RECORDS TO PROCESS

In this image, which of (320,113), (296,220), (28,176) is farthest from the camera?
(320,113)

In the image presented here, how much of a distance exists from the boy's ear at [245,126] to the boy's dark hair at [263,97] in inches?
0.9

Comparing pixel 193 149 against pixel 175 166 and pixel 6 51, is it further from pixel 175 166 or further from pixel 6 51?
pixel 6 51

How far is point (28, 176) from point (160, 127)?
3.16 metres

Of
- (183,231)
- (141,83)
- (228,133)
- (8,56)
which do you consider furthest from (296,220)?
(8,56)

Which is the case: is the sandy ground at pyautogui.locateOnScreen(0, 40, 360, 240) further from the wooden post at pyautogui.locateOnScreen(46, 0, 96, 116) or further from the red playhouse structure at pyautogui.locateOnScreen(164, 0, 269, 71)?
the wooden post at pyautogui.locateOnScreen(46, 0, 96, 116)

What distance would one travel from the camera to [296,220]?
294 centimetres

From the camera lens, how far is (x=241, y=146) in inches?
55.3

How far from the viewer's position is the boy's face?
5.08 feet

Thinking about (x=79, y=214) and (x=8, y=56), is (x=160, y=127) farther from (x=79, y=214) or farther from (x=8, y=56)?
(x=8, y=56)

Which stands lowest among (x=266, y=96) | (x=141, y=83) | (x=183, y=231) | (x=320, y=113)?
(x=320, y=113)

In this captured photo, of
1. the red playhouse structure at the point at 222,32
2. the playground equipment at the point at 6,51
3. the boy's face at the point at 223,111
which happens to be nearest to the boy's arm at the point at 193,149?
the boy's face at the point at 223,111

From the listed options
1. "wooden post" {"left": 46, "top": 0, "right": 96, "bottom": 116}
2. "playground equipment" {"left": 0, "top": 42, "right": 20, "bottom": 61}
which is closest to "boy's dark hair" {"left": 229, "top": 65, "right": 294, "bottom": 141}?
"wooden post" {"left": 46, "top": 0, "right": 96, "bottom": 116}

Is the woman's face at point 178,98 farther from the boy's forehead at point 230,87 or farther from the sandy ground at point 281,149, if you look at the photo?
* * *
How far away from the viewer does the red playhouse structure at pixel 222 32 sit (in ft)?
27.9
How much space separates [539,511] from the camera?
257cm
...
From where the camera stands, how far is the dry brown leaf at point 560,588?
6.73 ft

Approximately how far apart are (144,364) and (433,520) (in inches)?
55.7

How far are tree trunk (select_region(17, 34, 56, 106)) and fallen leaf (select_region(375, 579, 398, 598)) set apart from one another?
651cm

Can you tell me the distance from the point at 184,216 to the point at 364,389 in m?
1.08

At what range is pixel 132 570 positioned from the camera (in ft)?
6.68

WHAT YOU NEED TO DO
Pick out each line in the rows above that contains the word "face" and copy it unchanged.

OUTPUT FOR THIS TASK
How far from the viewer's position is the boy's face?
3. the boy's face at the point at 223,111
the boy's face at the point at 223,111
Is the woman's face at point 178,98 farther from the boy's forehead at point 230,87 or farther from the sandy ground at point 281,149, if you look at the photo?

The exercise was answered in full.